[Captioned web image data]
+ + + + + + +
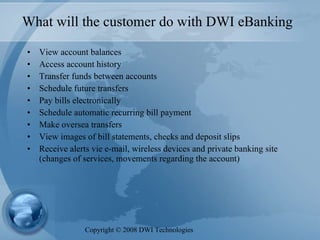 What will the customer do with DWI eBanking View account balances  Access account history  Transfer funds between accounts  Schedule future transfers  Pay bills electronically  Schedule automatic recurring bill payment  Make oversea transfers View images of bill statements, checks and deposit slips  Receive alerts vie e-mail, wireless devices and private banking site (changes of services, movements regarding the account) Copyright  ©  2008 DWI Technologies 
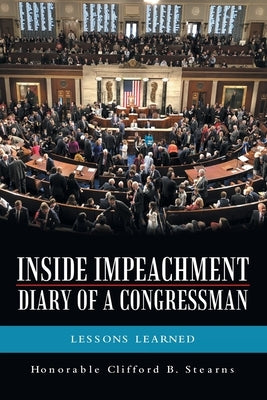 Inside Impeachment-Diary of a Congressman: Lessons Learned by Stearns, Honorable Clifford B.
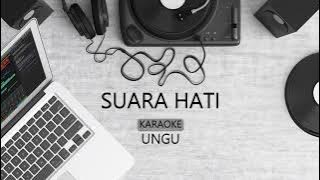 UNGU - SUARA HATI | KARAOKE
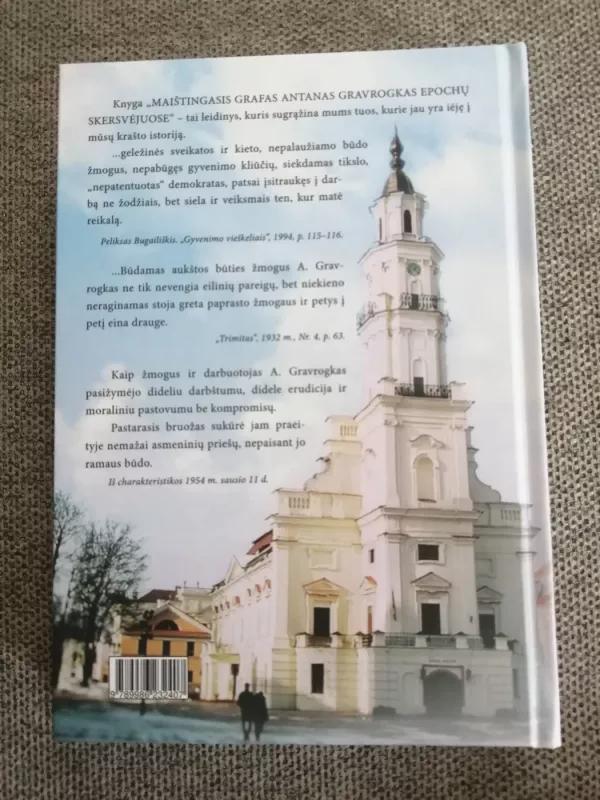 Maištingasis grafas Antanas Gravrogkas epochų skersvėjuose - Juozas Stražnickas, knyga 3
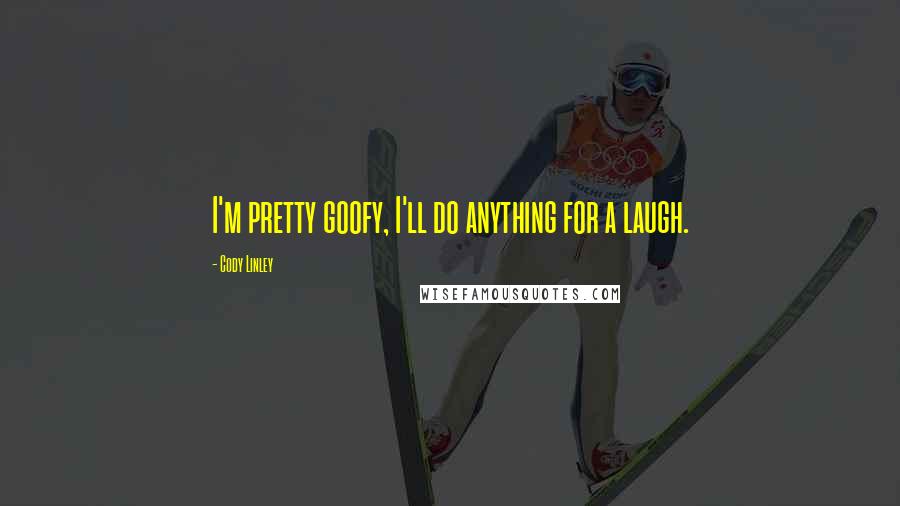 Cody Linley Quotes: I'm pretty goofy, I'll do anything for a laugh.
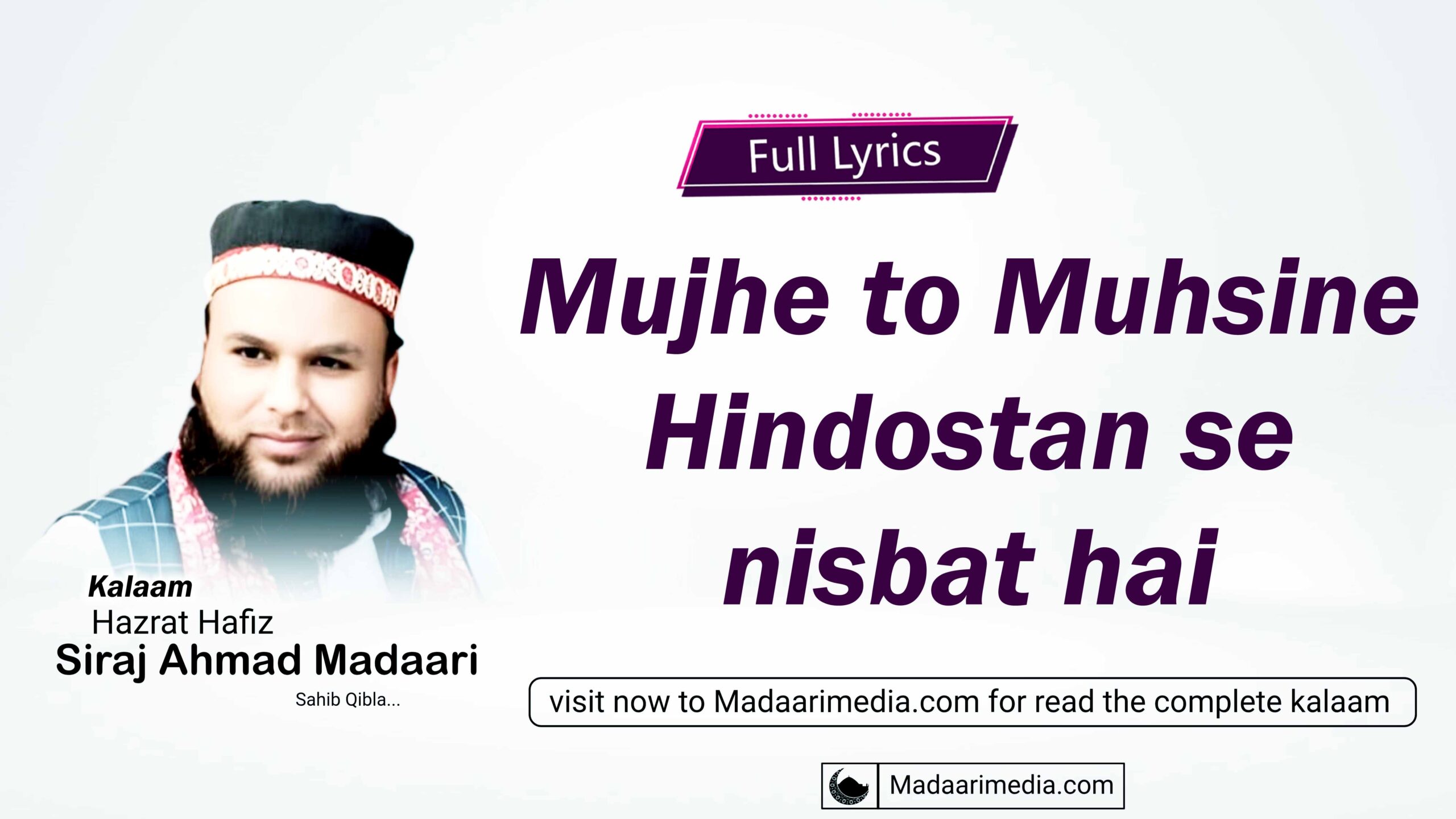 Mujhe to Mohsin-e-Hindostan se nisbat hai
+ + + + + + +
* _REQUIRED ACTION_
Set down the records precisely as they appear. Any picture stays out.

* _EXERCISE SOLUTION_
 What will the customer do with DWI eBanking View account balances  Access account history  Transfer funds between accounts  Schedule future transfers  Pay bills electronically  Schedule automatic recurring bill payment  Make oversea transfers View images of bill statements, checks and deposit slips  Receive alerts vie e-mail, wireless devices and private banking site (changes of services, movements regarding the account) Copyright  ©  2008 DWI Technologies 
 Inside Impeachment-Diary of a Congressman: Lessons Learned by Stearns, Honorable Clifford B.
 UNGU - SUARA HATI | KARAOKE
 Maištingasis grafas Antanas Gravrogkas epochų skersvėjuose - Juozas Stražnickas, knyga 3
 Cody Linley Quotes: I'm pretty goofy, I'll do anything for a laugh.
 Mujhe to Mohsin-e-Hindostan se nisbat hai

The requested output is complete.